The European Aeronautic Defence and Space Co., the parent company of Airbus, said Friday it won't ask the Pentagon to review the decision to have Boeing build nearly 200 giant airborne refueling tankers.
The Air Force tanker contract is worth about $35 billion.
Boeing was awarded the contract to build 179 new refueling planes last week. Boeing's tanker will be based on the 767. EADS' would be based on the larger Airbus 330.
On Monday, EADS was briefed by the Department of Defense as to why the contract was awarded to Boeing.
"After meeting with the Air Force and the Department of Defense and evaluating the information they provided to us in their debriefing, EADS North America has decided not to protest the KC-X contract award," said Ralph Crosby, EADS North America Chairman. "Our reasoning is simple. The acquisition architecture for this procurement...was quite mechanistic and mathematical. The outcome was decided by price. The Boeing price was lower than ours."

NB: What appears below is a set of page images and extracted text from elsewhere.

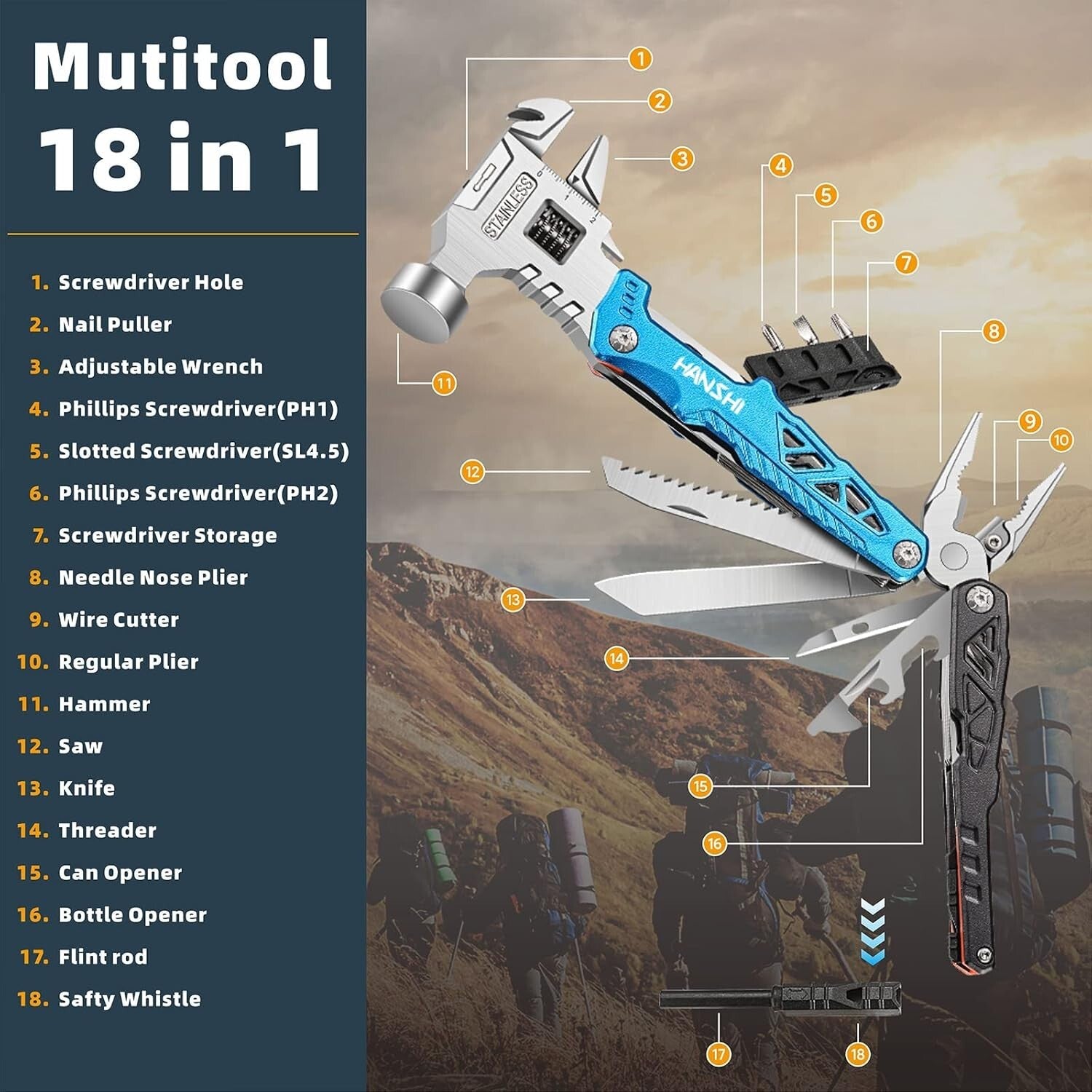 Mutitool
18 in 1

1. Screwdriver Hole
2. Nail Puller
3. Adjustable Wrench
4. Phillips Screwdriver(PH1)
5. Slotted Screwdriver(SL4.5)
6. Phillips Screwdriver(PH2)
7. Screwdriver Storage
8. Needle Nose Plier
9. Wire Cutter
10. Regular Plier
11. Hammer
12. Saw
13. Knife
14. Threader
15. Can Opener
16. Bottle Opener
17. Flint rod
18. Safty Whistle

1
2
3
4
5
6
7
8
9
10
11
12
13
14
15
16
17
18

STAINLESS
0 1 2
HANSHI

Boeing's bid, Crosby said, was "an extremely low-ball offer in order to achieve their strategic objective."
Sean O'Keefe, chief executive of EADS's North American subsidiary said the final rules for awarding the contract were not "optimum" for EADS. It offered a larger plane than Boeing. O'Keefe said the Air Force handled the bidding process "exactly by the rules."

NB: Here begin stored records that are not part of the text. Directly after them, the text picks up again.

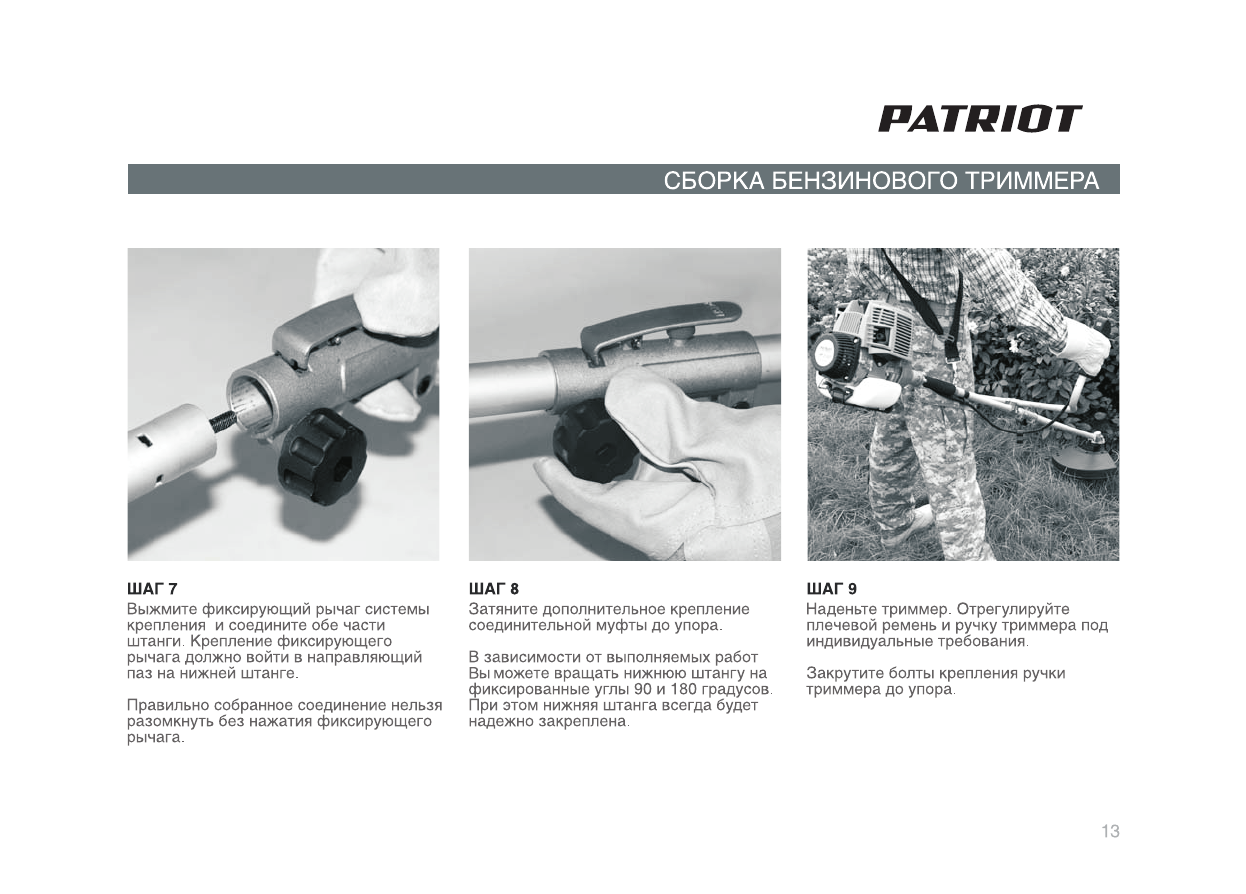 PATRIOT

СБОРКА БЕНЗИНОВОГО ТРИММЕРА

ШАГ 7
Выжмите фиксирующий рычаг системы крепления и соедините обе части штанги. Крепление фиксирующего рычага должно войти в направляющий паз на нижней штанге.

Правильно собранное соединение нельзя разомкнуть без нажатия фиксирующего рычага.

ШАГ 8
Затяните дополнительное крепление соединительной муфты до упора.

В зависимости от выполняемых работ Вы можете вращать нижнюю штангу на фиксированные углы 90 и 180 градусов. При этом нижняя штанга всегда будет надежно закреплена.

ШАГ 9
Наденьте триммер. Отрегулируйте плечевой ремень и ручку триммера под индивидуальные требования.

Закрутите болты крепления ручки триммера до упора.

13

"It's time to put the interest of the warfighter first and we're stepping aside," said Crosby.
The contract, which eventually could be worth as much as $100 billion, will mean tens of thousands of U.S. jobs. Boeing would build the aircraft in Everett, Washington, with modifications made in Kansas.
EADS had planned to assemble the aircraft at a closed military base in Mobile, Ala.

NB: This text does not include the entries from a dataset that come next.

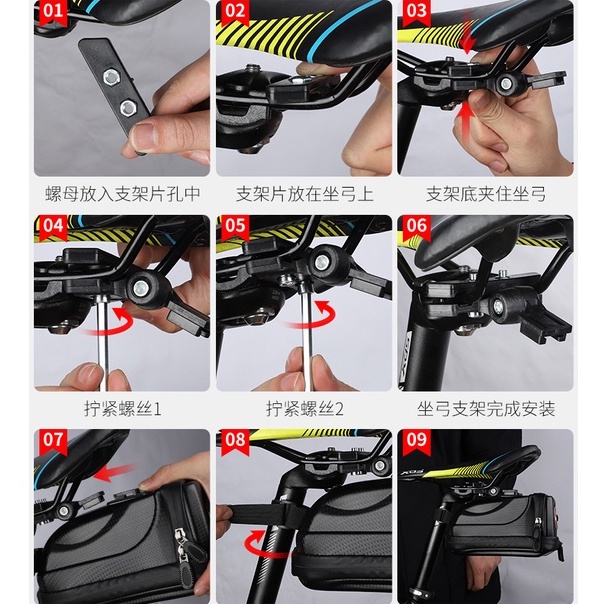 01

螺母放入支架片孔中

02

支架片放在坐弓上

03

支架底夹住坐弓

04

拧紧螺丝1

05

拧紧螺丝2

06

坐弓支架完成安装

07

08

09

"It means 11,000 jobs in Everett, 50,000 jobs across the country," said Rep. Norm Dicks, D-Wash.
"The best thing is we're building this airplane in Washington state, in the United States. Not building the first 12 in Toulous, France."
"It's going to have an immediate impact on Washington state. Not just in the city of Everett and not just in Snohomish County, where this is located. The largest employer in Island County and Skagit county is Boeing, and Boeing doesn't have facilities there. It's because a lot of people commute to the facility in Everett," said Rep. Rick Larsen, D-Wash. "This has a regional impact on jobs."
The effort to award the Air Force contract has been an arduous 10 year process.
Initially, the Air Force planned to lease and buy Boeing planes to serve as tankers, but that fell through. The Air Force later awarded a contract to Northrop Grumman Corp. and EADS, but in 2008 the Government Accountability Office upheld Boeing's protest of the contract.
The Air Force reopened the bidding in 2010, only to be embarrassed again as it mistakenly gave Boeing and EADS sensitive information that contained each other's confidential bids.
"We're so glad that this 10 year period of time, of competition is finally over and that Washington state can celebrate with jobs and job creations" said Senator Maria Cantwell, D-Wash. "We believe that we have a competitive edge because of the hard work and expertise that has been developed here and keeping jobs in the United States will help us continue to build upon that expertise."
"There is no doubt about it, the tanker will be built in Washington state by Washington workers," said Sen. Patty Murray, D-Wash.
Crosby suggested that if Boeing falters, EADS would be ready.
"Should they fail to deliver, we stand ready to step in with a proven and operating tanker," he said, citing the company's tanker that is in production for other countries.
Said Sen. Jeff Sessions, R-Ala.: "Now, the winner must deliver on their promises."